No Brasil, onde o desmatamento na Amazônia atingiu 11,6 mil km² em 2024, segundo o Inpe, a experiência chinesa é um tapa na cara. Enquanto o governo Lula impõe multas e burocracias ao agronegócio, o setor que sustenta 27% do PIB brasileiro poderia liderar a recuperação ambiental. Fazendas no Mato Grosso já adotam técnicas como plantio direto e integração lavoura-pecuária-floresta, mas esbarram em regulações sufocantes. A China mostra que é possível equilibrar produtividade e sustentabilidade, desde que o Estado pare de atrapalhar.
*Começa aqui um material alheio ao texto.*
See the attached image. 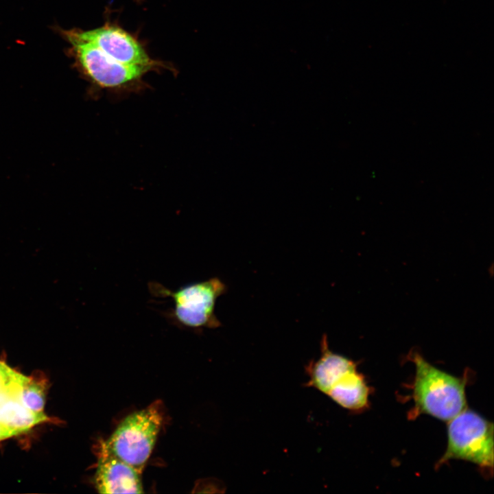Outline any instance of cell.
<instances>
[{"label":"cell","instance_id":"cell-1","mask_svg":"<svg viewBox=\"0 0 494 494\" xmlns=\"http://www.w3.org/2000/svg\"><path fill=\"white\" fill-rule=\"evenodd\" d=\"M408 357L415 365L412 386L414 406L410 417L427 414L449 421L467 408V377H457L437 368L417 352H411Z\"/></svg>","mask_w":494,"mask_h":494},{"label":"cell","instance_id":"cell-2","mask_svg":"<svg viewBox=\"0 0 494 494\" xmlns=\"http://www.w3.org/2000/svg\"><path fill=\"white\" fill-rule=\"evenodd\" d=\"M148 289L154 296L172 298L174 307L163 314L170 324L195 331L215 329L221 325L215 314V306L217 299L226 292L227 287L220 279L213 277L176 290L150 281Z\"/></svg>","mask_w":494,"mask_h":494},{"label":"cell","instance_id":"cell-3","mask_svg":"<svg viewBox=\"0 0 494 494\" xmlns=\"http://www.w3.org/2000/svg\"><path fill=\"white\" fill-rule=\"evenodd\" d=\"M70 44V52L82 75L97 90L115 93L138 91L144 89L143 76L156 69L152 67L126 65L110 58L93 45L61 32Z\"/></svg>","mask_w":494,"mask_h":494},{"label":"cell","instance_id":"cell-4","mask_svg":"<svg viewBox=\"0 0 494 494\" xmlns=\"http://www.w3.org/2000/svg\"><path fill=\"white\" fill-rule=\"evenodd\" d=\"M163 419L161 402L127 416L105 445L110 451L141 473L158 434Z\"/></svg>","mask_w":494,"mask_h":494},{"label":"cell","instance_id":"cell-5","mask_svg":"<svg viewBox=\"0 0 494 494\" xmlns=\"http://www.w3.org/2000/svg\"><path fill=\"white\" fill-rule=\"evenodd\" d=\"M448 422L446 451L436 467L458 459L473 462L492 473L493 424L467 408Z\"/></svg>","mask_w":494,"mask_h":494},{"label":"cell","instance_id":"cell-6","mask_svg":"<svg viewBox=\"0 0 494 494\" xmlns=\"http://www.w3.org/2000/svg\"><path fill=\"white\" fill-rule=\"evenodd\" d=\"M74 36L86 41L106 56L126 65L164 67L158 61L150 58L141 43L122 28L106 24L102 27L82 30H69Z\"/></svg>","mask_w":494,"mask_h":494},{"label":"cell","instance_id":"cell-7","mask_svg":"<svg viewBox=\"0 0 494 494\" xmlns=\"http://www.w3.org/2000/svg\"><path fill=\"white\" fill-rule=\"evenodd\" d=\"M94 484L99 493H142L141 473L101 445Z\"/></svg>","mask_w":494,"mask_h":494},{"label":"cell","instance_id":"cell-8","mask_svg":"<svg viewBox=\"0 0 494 494\" xmlns=\"http://www.w3.org/2000/svg\"><path fill=\"white\" fill-rule=\"evenodd\" d=\"M320 351L317 360H311L305 366L309 379L304 386L314 388L326 395L339 379L357 368V364L330 350L325 334L320 341Z\"/></svg>","mask_w":494,"mask_h":494},{"label":"cell","instance_id":"cell-9","mask_svg":"<svg viewBox=\"0 0 494 494\" xmlns=\"http://www.w3.org/2000/svg\"><path fill=\"white\" fill-rule=\"evenodd\" d=\"M21 388L20 384H15L0 393V425L18 434L50 420L43 412H34L21 403Z\"/></svg>","mask_w":494,"mask_h":494},{"label":"cell","instance_id":"cell-10","mask_svg":"<svg viewBox=\"0 0 494 494\" xmlns=\"http://www.w3.org/2000/svg\"><path fill=\"white\" fill-rule=\"evenodd\" d=\"M369 394L370 388L364 375L355 368L339 379L326 395L341 407L359 412L367 408Z\"/></svg>","mask_w":494,"mask_h":494},{"label":"cell","instance_id":"cell-11","mask_svg":"<svg viewBox=\"0 0 494 494\" xmlns=\"http://www.w3.org/2000/svg\"><path fill=\"white\" fill-rule=\"evenodd\" d=\"M45 384L38 379L27 377L21 388L19 400L30 410L43 412L45 401Z\"/></svg>","mask_w":494,"mask_h":494},{"label":"cell","instance_id":"cell-12","mask_svg":"<svg viewBox=\"0 0 494 494\" xmlns=\"http://www.w3.org/2000/svg\"><path fill=\"white\" fill-rule=\"evenodd\" d=\"M24 376L12 369L4 362H0V393L20 382Z\"/></svg>","mask_w":494,"mask_h":494},{"label":"cell","instance_id":"cell-13","mask_svg":"<svg viewBox=\"0 0 494 494\" xmlns=\"http://www.w3.org/2000/svg\"><path fill=\"white\" fill-rule=\"evenodd\" d=\"M19 435L16 432L0 425V440Z\"/></svg>","mask_w":494,"mask_h":494}]
</instances>
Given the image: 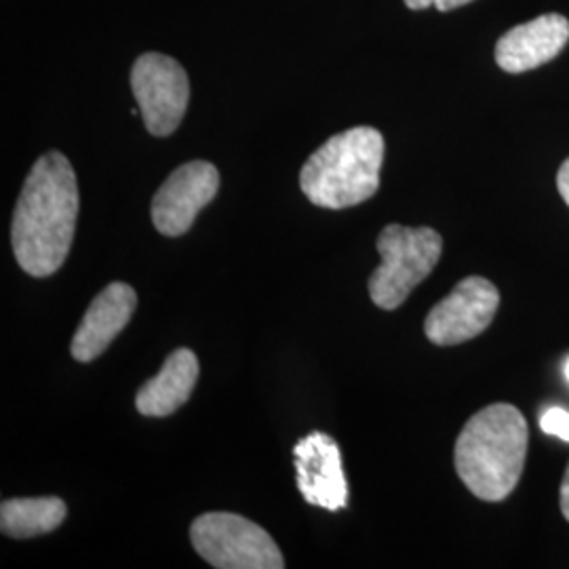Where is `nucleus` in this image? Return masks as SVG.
<instances>
[{"label": "nucleus", "instance_id": "obj_1", "mask_svg": "<svg viewBox=\"0 0 569 569\" xmlns=\"http://www.w3.org/2000/svg\"><path fill=\"white\" fill-rule=\"evenodd\" d=\"M79 183L61 152H47L30 169L13 211L11 244L21 270L51 277L60 270L74 241Z\"/></svg>", "mask_w": 569, "mask_h": 569}, {"label": "nucleus", "instance_id": "obj_2", "mask_svg": "<svg viewBox=\"0 0 569 569\" xmlns=\"http://www.w3.org/2000/svg\"><path fill=\"white\" fill-rule=\"evenodd\" d=\"M528 439V422L517 407L493 403L477 411L456 441L458 477L486 502L509 498L526 467Z\"/></svg>", "mask_w": 569, "mask_h": 569}, {"label": "nucleus", "instance_id": "obj_3", "mask_svg": "<svg viewBox=\"0 0 569 569\" xmlns=\"http://www.w3.org/2000/svg\"><path fill=\"white\" fill-rule=\"evenodd\" d=\"M385 138L373 127H355L329 138L300 171L306 199L326 209L366 203L380 188Z\"/></svg>", "mask_w": 569, "mask_h": 569}, {"label": "nucleus", "instance_id": "obj_4", "mask_svg": "<svg viewBox=\"0 0 569 569\" xmlns=\"http://www.w3.org/2000/svg\"><path fill=\"white\" fill-rule=\"evenodd\" d=\"M376 247L382 264L369 277V296L378 308L395 310L435 270L443 239L427 226L390 224L380 232Z\"/></svg>", "mask_w": 569, "mask_h": 569}, {"label": "nucleus", "instance_id": "obj_5", "mask_svg": "<svg viewBox=\"0 0 569 569\" xmlns=\"http://www.w3.org/2000/svg\"><path fill=\"white\" fill-rule=\"evenodd\" d=\"M190 540L211 568H284L283 555L272 536L234 512H204L190 526Z\"/></svg>", "mask_w": 569, "mask_h": 569}, {"label": "nucleus", "instance_id": "obj_6", "mask_svg": "<svg viewBox=\"0 0 569 569\" xmlns=\"http://www.w3.org/2000/svg\"><path fill=\"white\" fill-rule=\"evenodd\" d=\"M131 91L152 136L167 138L180 127L190 100V81L173 58L163 53L140 56L131 68Z\"/></svg>", "mask_w": 569, "mask_h": 569}, {"label": "nucleus", "instance_id": "obj_7", "mask_svg": "<svg viewBox=\"0 0 569 569\" xmlns=\"http://www.w3.org/2000/svg\"><path fill=\"white\" fill-rule=\"evenodd\" d=\"M500 308V291L483 277H468L428 312L425 331L437 346H456L483 333Z\"/></svg>", "mask_w": 569, "mask_h": 569}, {"label": "nucleus", "instance_id": "obj_8", "mask_svg": "<svg viewBox=\"0 0 569 569\" xmlns=\"http://www.w3.org/2000/svg\"><path fill=\"white\" fill-rule=\"evenodd\" d=\"M218 190L220 173L213 164L192 161L178 167L152 199V224L164 237H182Z\"/></svg>", "mask_w": 569, "mask_h": 569}, {"label": "nucleus", "instance_id": "obj_9", "mask_svg": "<svg viewBox=\"0 0 569 569\" xmlns=\"http://www.w3.org/2000/svg\"><path fill=\"white\" fill-rule=\"evenodd\" d=\"M298 488L308 505L319 509L342 510L348 507L342 453L333 437L310 432L293 448Z\"/></svg>", "mask_w": 569, "mask_h": 569}, {"label": "nucleus", "instance_id": "obj_10", "mask_svg": "<svg viewBox=\"0 0 569 569\" xmlns=\"http://www.w3.org/2000/svg\"><path fill=\"white\" fill-rule=\"evenodd\" d=\"M136 306L138 296L131 284H108L82 317L70 346L72 357L81 363H91L103 355L106 348L114 342V338L131 321Z\"/></svg>", "mask_w": 569, "mask_h": 569}, {"label": "nucleus", "instance_id": "obj_11", "mask_svg": "<svg viewBox=\"0 0 569 569\" xmlns=\"http://www.w3.org/2000/svg\"><path fill=\"white\" fill-rule=\"evenodd\" d=\"M568 41V18L547 13L509 30L496 44V61L505 72L521 74L555 60Z\"/></svg>", "mask_w": 569, "mask_h": 569}, {"label": "nucleus", "instance_id": "obj_12", "mask_svg": "<svg viewBox=\"0 0 569 569\" xmlns=\"http://www.w3.org/2000/svg\"><path fill=\"white\" fill-rule=\"evenodd\" d=\"M199 380V359L190 348L173 350L161 371L148 380L136 397V407L148 418L176 413L190 399Z\"/></svg>", "mask_w": 569, "mask_h": 569}, {"label": "nucleus", "instance_id": "obj_13", "mask_svg": "<svg viewBox=\"0 0 569 569\" xmlns=\"http://www.w3.org/2000/svg\"><path fill=\"white\" fill-rule=\"evenodd\" d=\"M66 512V502L56 496L4 500L0 505V529L9 538H37L60 528Z\"/></svg>", "mask_w": 569, "mask_h": 569}, {"label": "nucleus", "instance_id": "obj_14", "mask_svg": "<svg viewBox=\"0 0 569 569\" xmlns=\"http://www.w3.org/2000/svg\"><path fill=\"white\" fill-rule=\"evenodd\" d=\"M540 428L547 435L559 437L561 441H568L569 443V411L561 409V407H550L540 418Z\"/></svg>", "mask_w": 569, "mask_h": 569}, {"label": "nucleus", "instance_id": "obj_15", "mask_svg": "<svg viewBox=\"0 0 569 569\" xmlns=\"http://www.w3.org/2000/svg\"><path fill=\"white\" fill-rule=\"evenodd\" d=\"M468 2H472V0H406V4L411 11H422L427 7H437L439 11H451V9L465 7Z\"/></svg>", "mask_w": 569, "mask_h": 569}, {"label": "nucleus", "instance_id": "obj_16", "mask_svg": "<svg viewBox=\"0 0 569 569\" xmlns=\"http://www.w3.org/2000/svg\"><path fill=\"white\" fill-rule=\"evenodd\" d=\"M557 188H559V194L563 197V201L569 207V159L566 163L561 164V169L557 173Z\"/></svg>", "mask_w": 569, "mask_h": 569}, {"label": "nucleus", "instance_id": "obj_17", "mask_svg": "<svg viewBox=\"0 0 569 569\" xmlns=\"http://www.w3.org/2000/svg\"><path fill=\"white\" fill-rule=\"evenodd\" d=\"M561 512L569 521V465L566 477H563V483H561Z\"/></svg>", "mask_w": 569, "mask_h": 569}, {"label": "nucleus", "instance_id": "obj_18", "mask_svg": "<svg viewBox=\"0 0 569 569\" xmlns=\"http://www.w3.org/2000/svg\"><path fill=\"white\" fill-rule=\"evenodd\" d=\"M566 378H568V382H569V361H568V366H566Z\"/></svg>", "mask_w": 569, "mask_h": 569}]
</instances>
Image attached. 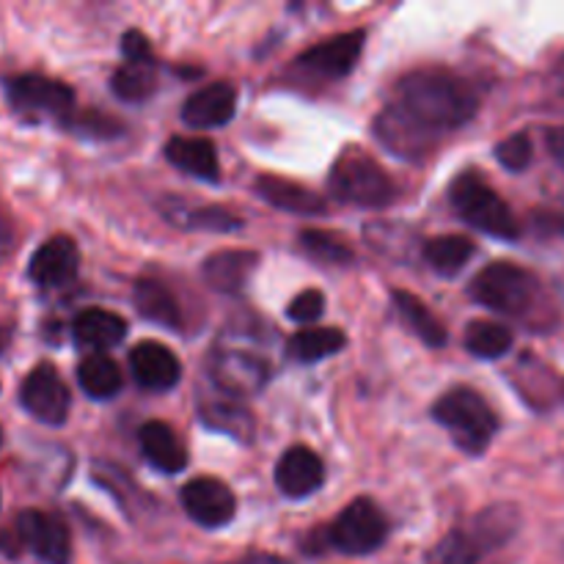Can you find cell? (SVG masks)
Segmentation results:
<instances>
[{
  "label": "cell",
  "instance_id": "cell-33",
  "mask_svg": "<svg viewBox=\"0 0 564 564\" xmlns=\"http://www.w3.org/2000/svg\"><path fill=\"white\" fill-rule=\"evenodd\" d=\"M496 158L505 169L523 171L532 163V141H529L527 132H516V135H510L496 147Z\"/></svg>",
  "mask_w": 564,
  "mask_h": 564
},
{
  "label": "cell",
  "instance_id": "cell-4",
  "mask_svg": "<svg viewBox=\"0 0 564 564\" xmlns=\"http://www.w3.org/2000/svg\"><path fill=\"white\" fill-rule=\"evenodd\" d=\"M518 529V512L512 507H490L477 516L474 527L455 529L433 551L427 564H477L488 549L507 543Z\"/></svg>",
  "mask_w": 564,
  "mask_h": 564
},
{
  "label": "cell",
  "instance_id": "cell-7",
  "mask_svg": "<svg viewBox=\"0 0 564 564\" xmlns=\"http://www.w3.org/2000/svg\"><path fill=\"white\" fill-rule=\"evenodd\" d=\"M328 545L350 556L378 551L389 538V521L372 499H356L336 516L328 529Z\"/></svg>",
  "mask_w": 564,
  "mask_h": 564
},
{
  "label": "cell",
  "instance_id": "cell-34",
  "mask_svg": "<svg viewBox=\"0 0 564 564\" xmlns=\"http://www.w3.org/2000/svg\"><path fill=\"white\" fill-rule=\"evenodd\" d=\"M187 226L191 229H202V231H237L242 229V220L235 218L231 213L220 207H204V209H193L187 215Z\"/></svg>",
  "mask_w": 564,
  "mask_h": 564
},
{
  "label": "cell",
  "instance_id": "cell-30",
  "mask_svg": "<svg viewBox=\"0 0 564 564\" xmlns=\"http://www.w3.org/2000/svg\"><path fill=\"white\" fill-rule=\"evenodd\" d=\"M466 350L477 358H501L510 352L512 347V330L501 323H490V319H474L466 330Z\"/></svg>",
  "mask_w": 564,
  "mask_h": 564
},
{
  "label": "cell",
  "instance_id": "cell-32",
  "mask_svg": "<svg viewBox=\"0 0 564 564\" xmlns=\"http://www.w3.org/2000/svg\"><path fill=\"white\" fill-rule=\"evenodd\" d=\"M301 246L306 248L312 257L323 259L328 264H347L352 259V248L347 242H341L339 237L330 235V231L308 229L301 235Z\"/></svg>",
  "mask_w": 564,
  "mask_h": 564
},
{
  "label": "cell",
  "instance_id": "cell-29",
  "mask_svg": "<svg viewBox=\"0 0 564 564\" xmlns=\"http://www.w3.org/2000/svg\"><path fill=\"white\" fill-rule=\"evenodd\" d=\"M474 257V242L468 237L460 235H444V237H435L424 246V259H427L430 268L435 270L438 275H452L460 273Z\"/></svg>",
  "mask_w": 564,
  "mask_h": 564
},
{
  "label": "cell",
  "instance_id": "cell-24",
  "mask_svg": "<svg viewBox=\"0 0 564 564\" xmlns=\"http://www.w3.org/2000/svg\"><path fill=\"white\" fill-rule=\"evenodd\" d=\"M165 158L169 163H174L176 169L185 171V174L198 176V180H218V152H215L213 141L207 138H185L176 135L165 143Z\"/></svg>",
  "mask_w": 564,
  "mask_h": 564
},
{
  "label": "cell",
  "instance_id": "cell-23",
  "mask_svg": "<svg viewBox=\"0 0 564 564\" xmlns=\"http://www.w3.org/2000/svg\"><path fill=\"white\" fill-rule=\"evenodd\" d=\"M72 334H75L77 345L88 347V350H110L124 341L127 323L119 314L105 312V308H86L72 323Z\"/></svg>",
  "mask_w": 564,
  "mask_h": 564
},
{
  "label": "cell",
  "instance_id": "cell-21",
  "mask_svg": "<svg viewBox=\"0 0 564 564\" xmlns=\"http://www.w3.org/2000/svg\"><path fill=\"white\" fill-rule=\"evenodd\" d=\"M257 193L275 209H284L292 215H323L328 204L308 187L297 185V182L281 180V176H259Z\"/></svg>",
  "mask_w": 564,
  "mask_h": 564
},
{
  "label": "cell",
  "instance_id": "cell-17",
  "mask_svg": "<svg viewBox=\"0 0 564 564\" xmlns=\"http://www.w3.org/2000/svg\"><path fill=\"white\" fill-rule=\"evenodd\" d=\"M325 482V466L319 460L317 452L306 449V446H292L281 455L279 466H275V485L290 499H306V496L317 494Z\"/></svg>",
  "mask_w": 564,
  "mask_h": 564
},
{
  "label": "cell",
  "instance_id": "cell-28",
  "mask_svg": "<svg viewBox=\"0 0 564 564\" xmlns=\"http://www.w3.org/2000/svg\"><path fill=\"white\" fill-rule=\"evenodd\" d=\"M345 345L347 339L339 328H306L292 336L286 352L297 364H317L323 358L336 356Z\"/></svg>",
  "mask_w": 564,
  "mask_h": 564
},
{
  "label": "cell",
  "instance_id": "cell-16",
  "mask_svg": "<svg viewBox=\"0 0 564 564\" xmlns=\"http://www.w3.org/2000/svg\"><path fill=\"white\" fill-rule=\"evenodd\" d=\"M130 372L149 391H169L180 383L182 364L176 352L160 341H141L130 350Z\"/></svg>",
  "mask_w": 564,
  "mask_h": 564
},
{
  "label": "cell",
  "instance_id": "cell-11",
  "mask_svg": "<svg viewBox=\"0 0 564 564\" xmlns=\"http://www.w3.org/2000/svg\"><path fill=\"white\" fill-rule=\"evenodd\" d=\"M17 532L22 543L47 564H69L72 538L66 523L58 516L39 510H25L17 518Z\"/></svg>",
  "mask_w": 564,
  "mask_h": 564
},
{
  "label": "cell",
  "instance_id": "cell-18",
  "mask_svg": "<svg viewBox=\"0 0 564 564\" xmlns=\"http://www.w3.org/2000/svg\"><path fill=\"white\" fill-rule=\"evenodd\" d=\"M237 110V91L229 83H209L182 105V121L193 130H213L231 121Z\"/></svg>",
  "mask_w": 564,
  "mask_h": 564
},
{
  "label": "cell",
  "instance_id": "cell-37",
  "mask_svg": "<svg viewBox=\"0 0 564 564\" xmlns=\"http://www.w3.org/2000/svg\"><path fill=\"white\" fill-rule=\"evenodd\" d=\"M229 564H286V562L279 560V556H273V554H248V556H242V560H235Z\"/></svg>",
  "mask_w": 564,
  "mask_h": 564
},
{
  "label": "cell",
  "instance_id": "cell-5",
  "mask_svg": "<svg viewBox=\"0 0 564 564\" xmlns=\"http://www.w3.org/2000/svg\"><path fill=\"white\" fill-rule=\"evenodd\" d=\"M449 202L466 224L499 240H518L521 226L505 198L477 174H460L449 187Z\"/></svg>",
  "mask_w": 564,
  "mask_h": 564
},
{
  "label": "cell",
  "instance_id": "cell-38",
  "mask_svg": "<svg viewBox=\"0 0 564 564\" xmlns=\"http://www.w3.org/2000/svg\"><path fill=\"white\" fill-rule=\"evenodd\" d=\"M0 441H3V433H0Z\"/></svg>",
  "mask_w": 564,
  "mask_h": 564
},
{
  "label": "cell",
  "instance_id": "cell-36",
  "mask_svg": "<svg viewBox=\"0 0 564 564\" xmlns=\"http://www.w3.org/2000/svg\"><path fill=\"white\" fill-rule=\"evenodd\" d=\"M121 50H124L127 61H147L152 58V47H149L147 36H143L141 31H130L124 33V39H121Z\"/></svg>",
  "mask_w": 564,
  "mask_h": 564
},
{
  "label": "cell",
  "instance_id": "cell-35",
  "mask_svg": "<svg viewBox=\"0 0 564 564\" xmlns=\"http://www.w3.org/2000/svg\"><path fill=\"white\" fill-rule=\"evenodd\" d=\"M323 312H325V295L319 290L301 292L297 297H292L290 308H286L290 319H295V323L301 325L314 323V319L323 317Z\"/></svg>",
  "mask_w": 564,
  "mask_h": 564
},
{
  "label": "cell",
  "instance_id": "cell-1",
  "mask_svg": "<svg viewBox=\"0 0 564 564\" xmlns=\"http://www.w3.org/2000/svg\"><path fill=\"white\" fill-rule=\"evenodd\" d=\"M397 105L433 132L463 127L477 113V94L460 75L441 66L413 69L397 83Z\"/></svg>",
  "mask_w": 564,
  "mask_h": 564
},
{
  "label": "cell",
  "instance_id": "cell-19",
  "mask_svg": "<svg viewBox=\"0 0 564 564\" xmlns=\"http://www.w3.org/2000/svg\"><path fill=\"white\" fill-rule=\"evenodd\" d=\"M198 419H202V424H207L209 430L231 435V438L242 441V444H251L253 433H257L251 411H248L237 397L226 394V391L220 389L198 402Z\"/></svg>",
  "mask_w": 564,
  "mask_h": 564
},
{
  "label": "cell",
  "instance_id": "cell-25",
  "mask_svg": "<svg viewBox=\"0 0 564 564\" xmlns=\"http://www.w3.org/2000/svg\"><path fill=\"white\" fill-rule=\"evenodd\" d=\"M132 301H135L138 314H141L143 319H149V323L163 325V328H171V330L182 325L180 306H176L174 295H171L160 281H152V279L135 281Z\"/></svg>",
  "mask_w": 564,
  "mask_h": 564
},
{
  "label": "cell",
  "instance_id": "cell-31",
  "mask_svg": "<svg viewBox=\"0 0 564 564\" xmlns=\"http://www.w3.org/2000/svg\"><path fill=\"white\" fill-rule=\"evenodd\" d=\"M154 66L152 58L147 61H127L124 66L113 72V94L124 102H143L147 97H152L154 91Z\"/></svg>",
  "mask_w": 564,
  "mask_h": 564
},
{
  "label": "cell",
  "instance_id": "cell-6",
  "mask_svg": "<svg viewBox=\"0 0 564 564\" xmlns=\"http://www.w3.org/2000/svg\"><path fill=\"white\" fill-rule=\"evenodd\" d=\"M540 295V284L529 270L512 262H494L471 281V297L490 312L527 317Z\"/></svg>",
  "mask_w": 564,
  "mask_h": 564
},
{
  "label": "cell",
  "instance_id": "cell-9",
  "mask_svg": "<svg viewBox=\"0 0 564 564\" xmlns=\"http://www.w3.org/2000/svg\"><path fill=\"white\" fill-rule=\"evenodd\" d=\"M20 400L22 408L42 424H64L66 416H69V389L64 386L61 375L47 364L36 367L22 380Z\"/></svg>",
  "mask_w": 564,
  "mask_h": 564
},
{
  "label": "cell",
  "instance_id": "cell-12",
  "mask_svg": "<svg viewBox=\"0 0 564 564\" xmlns=\"http://www.w3.org/2000/svg\"><path fill=\"white\" fill-rule=\"evenodd\" d=\"M270 367L264 358L246 350H215L213 356V380L220 391L231 397H248L262 391L268 383Z\"/></svg>",
  "mask_w": 564,
  "mask_h": 564
},
{
  "label": "cell",
  "instance_id": "cell-13",
  "mask_svg": "<svg viewBox=\"0 0 564 564\" xmlns=\"http://www.w3.org/2000/svg\"><path fill=\"white\" fill-rule=\"evenodd\" d=\"M375 135L380 138V143L386 149H391L400 158L416 160L424 158L435 147V135L438 132L427 130L413 116H408L400 105H394V108H386L378 116V121H375Z\"/></svg>",
  "mask_w": 564,
  "mask_h": 564
},
{
  "label": "cell",
  "instance_id": "cell-20",
  "mask_svg": "<svg viewBox=\"0 0 564 564\" xmlns=\"http://www.w3.org/2000/svg\"><path fill=\"white\" fill-rule=\"evenodd\" d=\"M259 253L253 251H220L204 262L202 273L204 281L213 286L215 292L224 295H240L248 286L251 275L257 273Z\"/></svg>",
  "mask_w": 564,
  "mask_h": 564
},
{
  "label": "cell",
  "instance_id": "cell-3",
  "mask_svg": "<svg viewBox=\"0 0 564 564\" xmlns=\"http://www.w3.org/2000/svg\"><path fill=\"white\" fill-rule=\"evenodd\" d=\"M330 193L339 202L358 204V207H389L397 196V187L383 165L364 149H345L334 160L328 174Z\"/></svg>",
  "mask_w": 564,
  "mask_h": 564
},
{
  "label": "cell",
  "instance_id": "cell-22",
  "mask_svg": "<svg viewBox=\"0 0 564 564\" xmlns=\"http://www.w3.org/2000/svg\"><path fill=\"white\" fill-rule=\"evenodd\" d=\"M141 449L147 460L152 463L158 471L163 474H180L187 466V449L180 441V435L169 427L165 422H149L143 424L141 433Z\"/></svg>",
  "mask_w": 564,
  "mask_h": 564
},
{
  "label": "cell",
  "instance_id": "cell-10",
  "mask_svg": "<svg viewBox=\"0 0 564 564\" xmlns=\"http://www.w3.org/2000/svg\"><path fill=\"white\" fill-rule=\"evenodd\" d=\"M182 507L204 529H220L235 518L237 499L220 479L198 477L182 488Z\"/></svg>",
  "mask_w": 564,
  "mask_h": 564
},
{
  "label": "cell",
  "instance_id": "cell-8",
  "mask_svg": "<svg viewBox=\"0 0 564 564\" xmlns=\"http://www.w3.org/2000/svg\"><path fill=\"white\" fill-rule=\"evenodd\" d=\"M9 102L17 113L36 121H69L75 110V94L66 83L42 75H20L6 86Z\"/></svg>",
  "mask_w": 564,
  "mask_h": 564
},
{
  "label": "cell",
  "instance_id": "cell-14",
  "mask_svg": "<svg viewBox=\"0 0 564 564\" xmlns=\"http://www.w3.org/2000/svg\"><path fill=\"white\" fill-rule=\"evenodd\" d=\"M80 268V251H77L75 240L58 235L50 237L42 248L31 257L28 264V275L33 284L44 286V290H55V286H66L77 275Z\"/></svg>",
  "mask_w": 564,
  "mask_h": 564
},
{
  "label": "cell",
  "instance_id": "cell-2",
  "mask_svg": "<svg viewBox=\"0 0 564 564\" xmlns=\"http://www.w3.org/2000/svg\"><path fill=\"white\" fill-rule=\"evenodd\" d=\"M433 416L468 455H482L499 430L494 408L474 389H452L435 402Z\"/></svg>",
  "mask_w": 564,
  "mask_h": 564
},
{
  "label": "cell",
  "instance_id": "cell-26",
  "mask_svg": "<svg viewBox=\"0 0 564 564\" xmlns=\"http://www.w3.org/2000/svg\"><path fill=\"white\" fill-rule=\"evenodd\" d=\"M391 301H394L397 312L400 317L405 319L408 328L419 336L427 347H444L446 345V328L441 325V319L424 306L422 297L411 295L405 290H394L391 292Z\"/></svg>",
  "mask_w": 564,
  "mask_h": 564
},
{
  "label": "cell",
  "instance_id": "cell-27",
  "mask_svg": "<svg viewBox=\"0 0 564 564\" xmlns=\"http://www.w3.org/2000/svg\"><path fill=\"white\" fill-rule=\"evenodd\" d=\"M77 383L86 391L91 400H110L121 391V372L116 367V361L105 352H94V356H86L77 367Z\"/></svg>",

Para o brasileiro, que sofre com a má gestão ambiental e a narrativa internacional contra o agro, a notícia é um chamado à ação. O governo precisa reduzir a burocracia, incentivar inovações como o uso de drones para reflorestamento e apoiar o produtor rural, não demonizá-lo. Projetos como o da China exigem visão de longo prazo, algo que falta no Planalto, mais focado em discursos para a COP30 do que em resultados concretos. O agro brasileiro, exemplo de eficiência, pode transformar o país em líder ambiental, mas só se o governo tirar o pé do freio.